Moffitt Study Identifies Distinct Tumor-Immune Ecologies That Predict Immunotherapy Response in Lung Cancer

Researchers at Moffitt Cancer Center have identified distinct spatial tumor–immune ecosystems that predict whether patients with advanced non–small cell lung cancer will benefit from immunotherapy. The findings, published in Cancer Research, show that analyzing how tumor and immune cells are organized and interact within the tumor microenvironment may predict disease progression more accurately than PD-L1 status alone. The paper was featured on the cover of the publicationand is also part of its Data Science special series.
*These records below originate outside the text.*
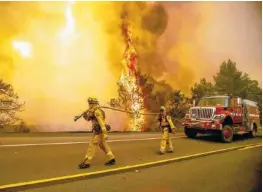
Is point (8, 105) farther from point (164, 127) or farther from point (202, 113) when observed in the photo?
point (202, 113)

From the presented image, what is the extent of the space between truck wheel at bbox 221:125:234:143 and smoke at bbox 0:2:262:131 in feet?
21.1

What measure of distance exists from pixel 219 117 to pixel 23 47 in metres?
8.97

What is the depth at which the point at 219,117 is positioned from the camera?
501 inches

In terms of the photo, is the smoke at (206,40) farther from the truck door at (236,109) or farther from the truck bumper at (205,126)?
the truck bumper at (205,126)

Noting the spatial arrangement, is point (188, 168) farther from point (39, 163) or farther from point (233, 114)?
point (233, 114)

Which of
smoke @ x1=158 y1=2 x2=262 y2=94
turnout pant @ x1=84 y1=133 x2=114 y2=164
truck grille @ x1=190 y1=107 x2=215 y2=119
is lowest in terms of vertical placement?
turnout pant @ x1=84 y1=133 x2=114 y2=164

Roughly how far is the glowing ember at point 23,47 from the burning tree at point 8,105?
172 centimetres

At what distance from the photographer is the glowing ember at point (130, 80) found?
723 inches

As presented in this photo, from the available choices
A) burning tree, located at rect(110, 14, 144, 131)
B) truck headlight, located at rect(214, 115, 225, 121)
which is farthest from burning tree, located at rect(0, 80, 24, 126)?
truck headlight, located at rect(214, 115, 225, 121)

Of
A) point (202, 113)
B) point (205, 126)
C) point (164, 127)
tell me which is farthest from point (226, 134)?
point (164, 127)

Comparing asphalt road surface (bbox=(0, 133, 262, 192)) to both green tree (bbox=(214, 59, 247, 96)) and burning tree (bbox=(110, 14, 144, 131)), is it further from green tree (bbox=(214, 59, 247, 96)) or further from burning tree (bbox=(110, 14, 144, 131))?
green tree (bbox=(214, 59, 247, 96))

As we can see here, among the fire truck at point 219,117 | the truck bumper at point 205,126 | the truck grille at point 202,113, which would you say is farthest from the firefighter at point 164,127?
the truck grille at point 202,113

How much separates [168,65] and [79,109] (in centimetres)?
765

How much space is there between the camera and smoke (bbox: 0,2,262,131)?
14.3 metres
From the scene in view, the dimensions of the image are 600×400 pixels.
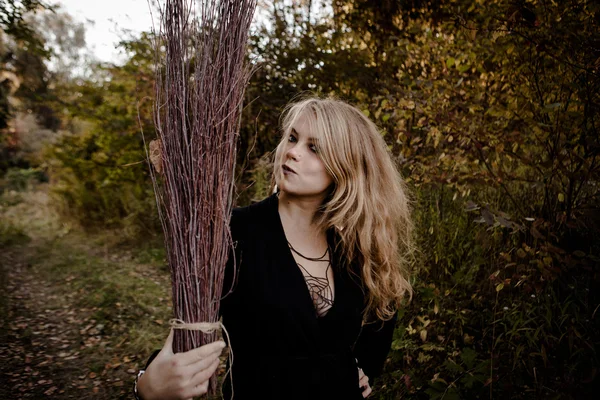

Using multiplex imaging, spatial statistics and machine learning, investigators analyzed paired pre- and on-treatment biopsies from patients enrolled in a clinical trial combining the HDAC inhibitor vorinostat with the PD-1 inhibitor pembrolizumab. Rather than focusing on single markers, the team examined how immune cells and tumor cells were positioned relative to one another, defining spatial “neighborhoods” and broader tumor–immune ecologies.

Tumors from patients whose disease progressed were characterized by an immune-suppressive architecture before treatment began, including greater spatial clustering of FoxP3-positive regulatory T cells and PD-1–expressing immune cells near tumor cells. In contrast, tumors from patients with stable disease showed stronger colocalization of CD3- and CD8-positive effector T cells interacting with tumor cells. These findings suggest that response to immunotherapy may be influenced by preexisting spatial organization within the tumor microenvironment.

When researchers trained predictive models using these spatial ecosystem features, they achieved up to 87.5% accuracy in forecasting disease progression. By comparison, using PD-L1 expression alone resulted in approximately 63% predictive accuracy. The results support expanding lung cancer diagnostics beyond single-marker testing toward spatial biomarkers that may help guide more precise immunotherapy decisions.

Q&A with Sandhya Prabhakaran, Ph.D., co-author and applied research scientist and Alexander Anderson, Ph.D., chair, of the Integrated Mathematical Oncology Department at Moffitt. 

What was the main goal of this study?

The primary goal was to define and quantify distinct tumor–immune ecologies in non–small cell lung cancer and determine whether these spatial patterns can predict disease progression and response to immunotherapy.

What does it mean to view the tumor as an ecosystem?

It means treating the tumor microenvironment as a dynamic community of interacting cell types rather than isolated tumor or immune cells. Treatment response depends on how these cells are spatially organized and functionally interacting, not just whether specific markers are present.

What differences did you see between responders and non-responders?

Responders had tumors that were more immune-permissive before treatment. Non-responders had tumors with a suppressive spatial architecture that limited effective immune attack. These ecosystem patterns were largely present before therapy began.

Why did these spatial patterns predict response better than PD-L1 alone?

PD-L1 measures the presence of a single checkpoint molecule. The tumor–immune ecosystem reflects whether immune cells are properly positioned and capable of killing the tumor. Because treatment success depends on spatial cell interactions, ecosystem-based patterns were more predictive than PD-L1 alone.

How could this change clinical decision-making?

The findings support moving beyond single-marker testing toward ecosystem-based patient stratification. Patients with immune-permissive ecosystems may benefit from checkpoint inhibitors alone, while those with suppressive ecosystems could be directed toward combination therapies or clinical trials earlier.

How feasible is this approach in clinical practice?

While not yet routine, multiplex immunohistochemistry and digital pathology platforms are becoming more common. With further validation and streamlined computational tools, spatial immune profiling could become part of lung cancer diagnostics in the coming years.